Ce n’est que plus tard que l’on verra surgir le « phénomène spa », bien éloigné de l’atmosphère des clubs de gym, dont l’approche correspondra précisément à la vision du créateur de l’Alpha. Dans les spas, en effet, la musique saccadée, l’effort intensif et l’équipement lourd laissent place à un endroit sophistiqué, dépouillé et calme, où les cinq sens sont privilégiés : la vue, avec un cadre agréable, l’ouïe, avec une musique relaxante (ou des bruits), l’odorat, avec les effluves des encens et des huiles essentielles, le goût, avec des boissons et des aliments «zen», le toucher, avec des massages spécifiques...

Après le Spectracolor, qui associe la chromothérapie aux fonctionnalités de l’Alpha, en 1995, une étape importante est franchie, trois ans plus tard, avec la mise au point du procédé de l’ « HydrofusionTM ». Alors que l’AlphaTM diffuse de la chaleur sèche, le DermalifeTM va combiner la vapeur d’eau avec des rayons infrarouges longs.

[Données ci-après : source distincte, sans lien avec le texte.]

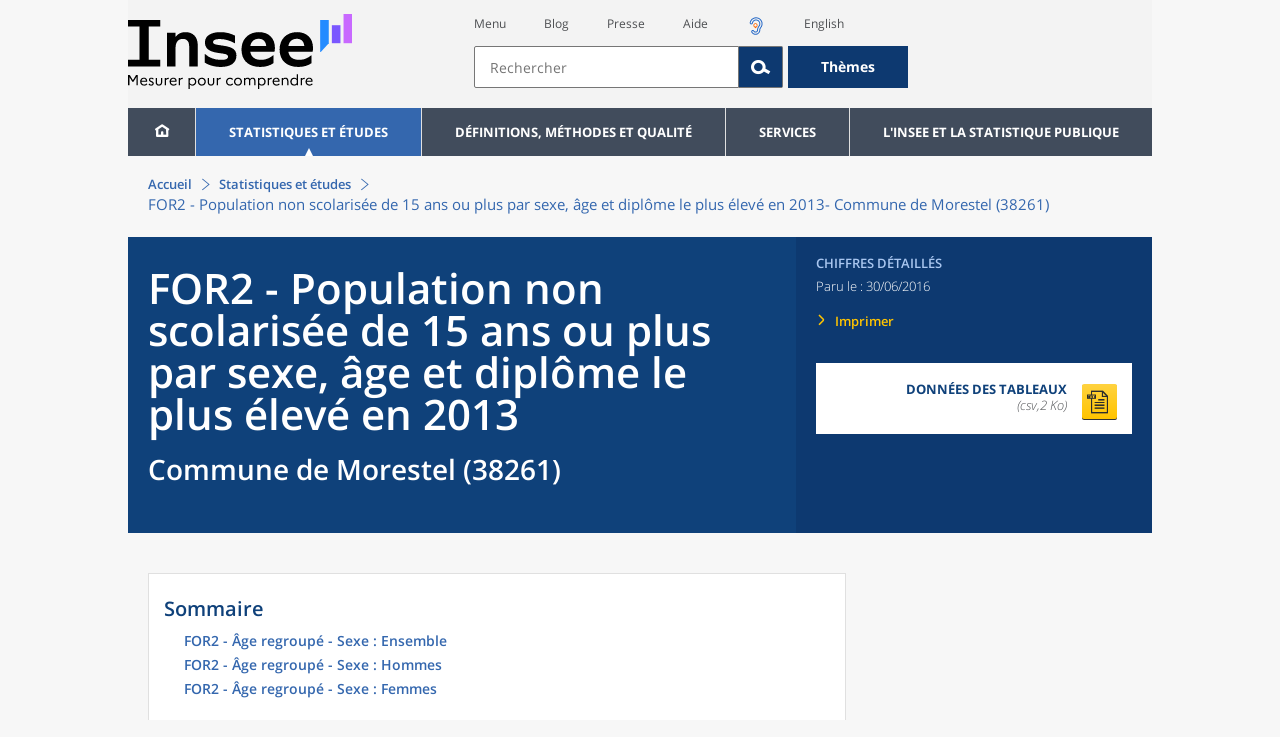

--- FILE ---
content_type: image/svg+xml
request_url: https://www.insee.fr/static/img/pictooreille.svg
body_size: 2156
content:
<?xml version="1.0" encoding="utf-8"?>
<!-- Generator: Adobe Illustrator 25.2.1, SVG Export Plug-In . SVG Version: 6.00 Build 0)  -->
<svg version="1.1" id="Calque_1" xmlns="http://www.w3.org/2000/svg" xmlns:xlink="http://www.w3.org/1999/xlink" x="0px" y="0px"
	 viewBox="0 0 282.5 282.5" style="enable-background:new 0 0 282.5 282.5;" xml:space="preserve">
<style type="text/css">
	.st0{fill:#286AC7;}
	.st1{fill:#FF6600;}
</style>
<g>
	<path class="st0" d="M135.6,265.6c-25.8,0-46.3-12-59.1-34.6c-3-5.3-3.8-11.4-2.1-17.2c1.6-5.8,5.4-10.7,10.7-13.7
		c3.4-1.9,7.3-3,11.2-3c8.1,0,15.7,4.4,19.7,11.5c5.3,9.3,11.4,12.4,22.7,11.5c7.1-0.5,14.4-8.2,16.8-13.5c0.5-1.2,0.7-5.3,0.8-8.4
		c0.4-8,0.9-20,6.7-33.3c3.6-9.5,9.1-17.3,14.3-24.9c4.2-6,8.5-12.2,9.5-16.3c2.5-11.8,4-23.6-4.9-37.9
		c-10.4-15.5-20.7-21.4-39.3-22.2c-0.7,0-1.4-0.1-2-0.1c-18.1,0-30,12.1-34.3,17.2c-5.3,6.5-8.6,17.2-9.3,20.5
		C94.7,111.5,85.4,119,74.9,119c-1.6,0-3.3-0.2-4.9-0.5c-12.2-2.7-19.9-14.7-17.3-26.9C53,89.3,57.9,68.1,71.1,52
		c8.4-10.1,31.8-33.8,69.1-33.8c1.4,0,2.9,0,4.3,0.1c32.9,1.5,56.7,15,75.1,42.6l0.3,0.4c19.7,31.3,13.9,58.8,11.1,72.1l-0.1,0.4
		c-2.9,12.6-9.8,22.5-16.4,32.1c-4,5.7-7.7,11.2-9.4,15.6l-0.5,1.3c-2.6,5.8-2.8,11.3-3.1,17.6c-0.3,7.2-0.8,16.2-4.9,25.2
		c-8.2,17.8-28.8,37.9-54.7,39.8C139.8,265.6,137.7,265.6,135.6,265.6z M96.2,211.4c-1.5,0-2.9,0.4-4.2,1.1c-2,1.1-3.4,2.9-4,5.1
		c-0.6,2.2-0.3,4.5,0.8,6.5c10.3,18.2,26.1,27.4,46.8,27.4c1.7,0,3.5-0.1,5.3-0.2c20.1-1.5,36.3-17.4,42.9-31.6
		c3-6.5,3.3-13.4,3.6-20c0.3-7.1,0.7-14.5,4.3-22.6l0.3-0.7c2.3-6,6.5-12.1,10.9-18.6c5.9-8.5,12-17.3,14.3-27.2v-0.2
		c2.6-12.2,7.4-35.1-9.2-61.4l-0.2-0.3c-16-24.1-35.2-34.9-63.9-36.2c-1.2-0.1-2.5-0.1-3.6-0.1c-31.2,0-51.1,20-58.2,28.6
		C70.7,74.8,66.5,93.8,66.3,94.6c-1,4.6,1.9,9.1,6.5,10.1c0.6,0.1,1.2,0.2,1.8,0.2c3.9,0,7.4-2.8,8.3-6.7
		c1.2-5.5,5.3-18.1,12.2-26.4c5.8-7,22.2-23.6,47.9-22.3c23.3,1,37.5,9,50.5,28.6l0.1,0.2c11.8,18.8,9.7,34.9,6.8,48.6v0.2
		c-1.6,6.7-6.5,13.7-11.6,21.2c-4.8,6.9-9.8,14.1-12.8,22l-0.1,0.3c-4.8,11-5.2,20.7-5.6,28.5c-0.3,5.4-0.5,10.1-2.1,13.6
		c-3.6,7.9-14.6,20.7-28.6,21.8c-1.5,0.1-2.9,0.2-4.2,0.2c-14.4,0-24.5-6-31.8-18.8C102.1,213,99.3,211.4,96.2,211.4z"/>
	<path class="st1" d="M134,102.3c-8.4,0.1-15.5,3-21.4,8.9s-8.8,13-8.9,21.4s2.8,15.5,8.7,21.4l21.2,21.2l21.5-21.5
		c5.9-5.9,8.8-13,9-21.3c0.1-8.3-2.8-15.4-8.6-21.3C149.5,105.1,142.4,102.2,134,102.3z M146.6,144.5c-7.1,7.1-18.5,7.1-25.6,0
		s-7.1-18.5,0-25.6s18.5-7.1,25.6,0C153.7,126,153.7,137.4,146.6,144.5z"/>
</g>
</svg>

C’est un chirurgien esthétique, client de Sybaritic, qui en a eu l’idée : alors qu’il prépare ses patients avec des serviettes humides, il remarque que la peau devient plus réceptive aux canules de liposuccion...

Le DermalifeTM SpaJetTM, une nouvelle variante, fera son apparition en 2003, intégrant non seulement l’HydrofusionTM, mais aussi de nouvelles fonctionnalités qui vont permettre à l’appareil de développer une dizaine de programmes de soins.
Cette même année est née Sybaritic Europe, cogérée par messieurs Valois et LeGuen et associés à M. Steve Daffer (Président de Sybaritic Groupe USA).